Extract:
##########

Historic district in Connecticut, United States

The Department Store Historic District is a historic district in the Downtown Hartford neighborhood of the city of Hartford, Connecticut, United States.

It is a 5 acre area that, in 1995, included three contributing buildings, one other contributing structure, and one contributing object. It includes a building that is separately listed on the NRHP: the Cheney Building which is also known as the Brown Thomson Building.

The district is significant because of the important economic role of the three department stores in the district.

==G. Fox Building==
The G. Fox & Co. building at 960 Main Street is a neoclassical structure, designed by Cass Gilbert and built in 1918. Besides the department store itself, a warehouse and a bridge attaching the store to the warehouse are listed as contributing properties to the district.

In 1935, a streamlined Art Deco canopy was added over the storefronts, but this addition in itself is historic as one of Hartford's best expressions of the style. Each Christmastime, an elaborate display would be constructed atop the canopy, featuring scale replicas of famous Connecticut buildings and Christmas decoration. It drew shoppers from throughout the state.

##########

Supplied material:
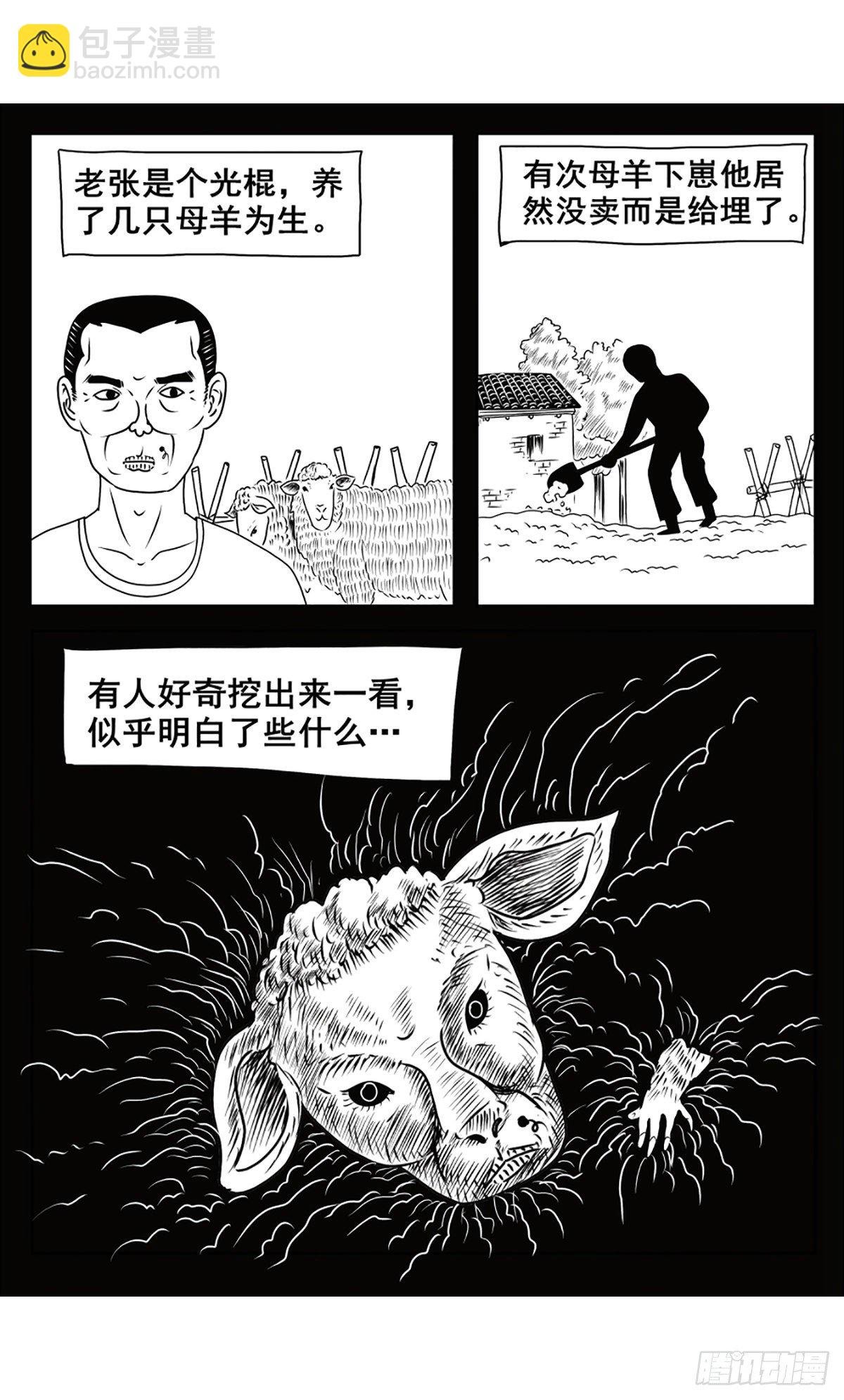 【公告】解个闷儿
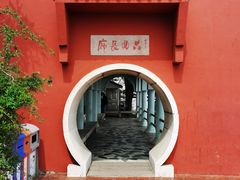 -信号山公园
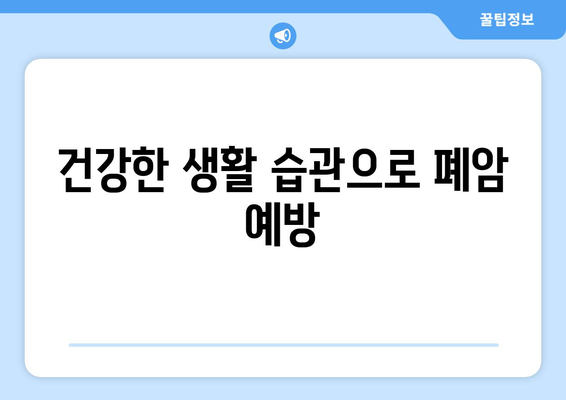 폐암, 예방 가능할까요? | 폐암 예방 위한 7가지 방법, 전문가가 알려주는 핵심 정보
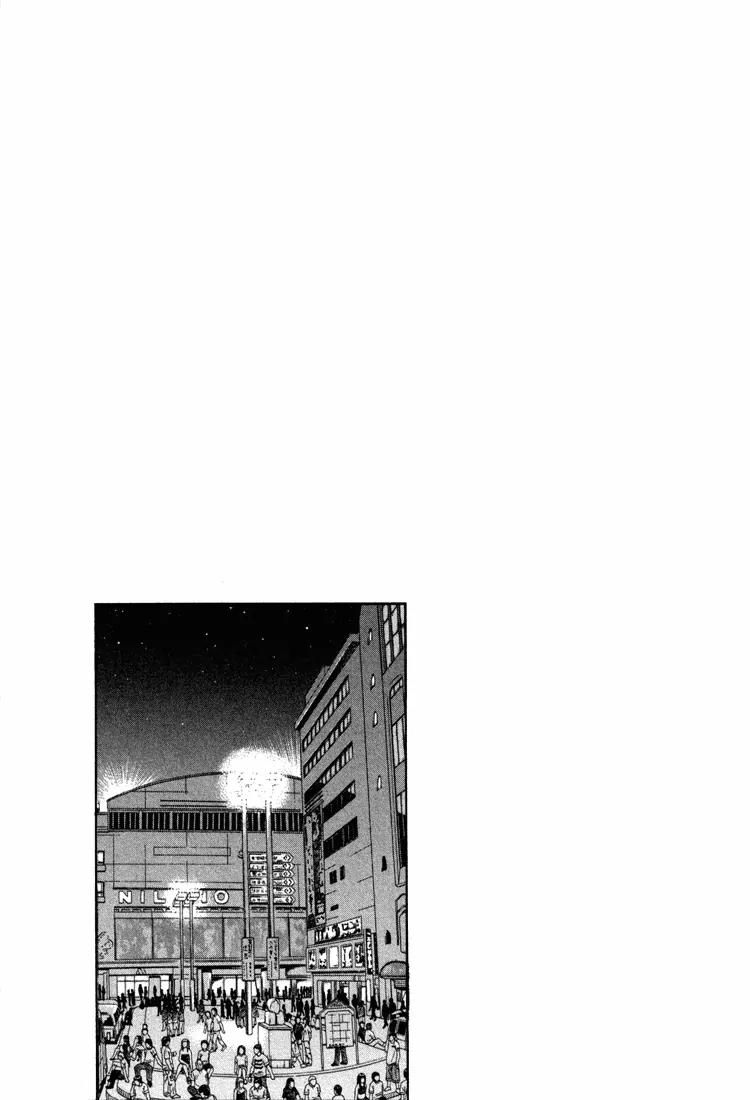 Toritsu Mizushou! Chapter 11 page 6 - Chapter 11: LESSON-11: What Mizushou's Here For!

##########

Required tasks:
[A] List the properties that the Department Store Historic District text names as contributing properties at the G. Fox & Co. building.
[B] Using the Department Store Historic District text, answer each question on its own line:
(i) How many acres does the district cover?
(ii) Who designed the G. Fox & Co. building?
(iii) In what year was the Art Deco canopy added over the storefronts?
[C] Quote the Department Store Historic District text from "It is a 5 acre" to "to the district.".

Solutions to the problems:
[A]
- The department store itself
- A warehouse
- A bridge attaching the store to the warehouse

[B]
(i) 5 acres
(ii) Cass Gilbert
(iii) 1935

[C]
It is a 5 acre area that, in 1995, included three contributing buildings, one other contributing structure, and one contributing object. It includes a building that is separately listed on the NRHP: the Cheney Building which is also known as the Brown Thomson Building.

The district is significant because of the important economic role of the three department stores in the district.

==G. Fox Building==
The G. Fox & Co. building at 960 Main Street is a neoclassical structure, designed by Cass Gilbert and built in 1918. Besides the department store itself, a warehouse and a bridge attaching the store to the warehouse are listed as contributing properties to the district.